The Tennis Shoe's on the Other Foot: PE Teachers Become Students

Dec. 10, 2008 — Physical-education teachers found out Wednesday how it feels to be on the other side of the net.
And judging from the laughter and shouts, the teachers did not mind being students for a couple of days at tennis workshops sponsored by first lady Cecile deJongh and the Tennis in the Parks Committee.
Twenty-six teachers and 14 Housing, Parks and Recreation employees gathered in the D.C. Canegata Recreational Center to do sidewise running drills, passing and batting balls back and forth and generally having a good time.
They did so under the direction of Anthony Stedman, a certified coaching instruction with the U.S. Tennis Association (USTA). Stedman would throw in a competitive game occasionally to keep his students interested; just as the gym teachers would to keep their students interested. Teachers who won the little contests were all smiles.
St. Clair Williams, who sits on the tennis committee and serves as commissioner of Housing and Parks, watched the program from the sidelines. The committee's ultimate goal is to get more youngsters involved with the game, he said.
"We have been renovating our facilities and now we want to see them utilized," Williams said.
Housing and Parks has five tennis facilities on St. Croix, two on St. Thomas and two on St. John. Workshop participation on St. Croix was about 30 percent higher than it was when the workshops were held Monday and Tuesday on St. Thomas.
The first day of the workshops concentrates on drills. On Thursday the St. Croix participants will focus on the intricacies of the game, such as keeping score, positioning, rallying and serving. It is called a QuickStart Tennis Training Workshop. Wednesday's workshop was called a Recreational Coach Workshop.
The tennis committee was fortunate in being able to partner with the USTA on the program, Williams said. USTA not only supplied an instructor, but it also donated all the books for the Quick Start Tennis program on Thursday and the packet of handouts describing the drills demonstrated Wednesday. The University of the Virgin Islands lent the program 14 tennis rackets so the participants who did not have rackets could take part.

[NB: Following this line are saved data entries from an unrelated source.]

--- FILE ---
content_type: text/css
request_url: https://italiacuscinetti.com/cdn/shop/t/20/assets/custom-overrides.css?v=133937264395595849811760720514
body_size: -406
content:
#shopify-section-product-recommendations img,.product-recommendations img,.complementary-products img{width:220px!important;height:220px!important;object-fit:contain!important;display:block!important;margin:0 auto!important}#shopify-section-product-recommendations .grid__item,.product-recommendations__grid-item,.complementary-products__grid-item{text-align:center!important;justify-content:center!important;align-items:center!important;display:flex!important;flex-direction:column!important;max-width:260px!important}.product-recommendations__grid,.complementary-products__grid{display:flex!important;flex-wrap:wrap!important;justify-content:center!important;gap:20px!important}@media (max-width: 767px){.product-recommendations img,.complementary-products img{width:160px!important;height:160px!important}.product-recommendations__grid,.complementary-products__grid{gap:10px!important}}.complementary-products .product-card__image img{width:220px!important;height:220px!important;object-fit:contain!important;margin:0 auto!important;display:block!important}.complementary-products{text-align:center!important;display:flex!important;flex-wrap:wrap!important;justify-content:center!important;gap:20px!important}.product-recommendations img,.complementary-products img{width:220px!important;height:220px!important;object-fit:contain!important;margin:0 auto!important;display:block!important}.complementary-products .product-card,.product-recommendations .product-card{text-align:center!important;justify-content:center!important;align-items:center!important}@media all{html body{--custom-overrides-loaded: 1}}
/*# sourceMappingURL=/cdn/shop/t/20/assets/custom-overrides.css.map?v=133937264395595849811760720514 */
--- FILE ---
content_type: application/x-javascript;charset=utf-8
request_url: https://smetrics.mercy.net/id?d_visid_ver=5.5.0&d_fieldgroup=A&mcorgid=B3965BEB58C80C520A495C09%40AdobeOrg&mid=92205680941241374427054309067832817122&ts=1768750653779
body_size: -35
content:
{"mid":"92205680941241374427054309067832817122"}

Though the focus of this program was on the schools, the tennis committee will soon broaden its efforts, according to Rebecca Smock, special assistant to the governor. The Tennis Committee hopes to have a tennis summer tennis program and an after-school program next year.
Lucille Hobson of the Department of Education was one of the organizers this week for the St. Croix program. The program was held on St. Thomas at the Sub Base Tennis Courts.
"Our goal is to see a diversity of sports being taught to our children," St. Clair said.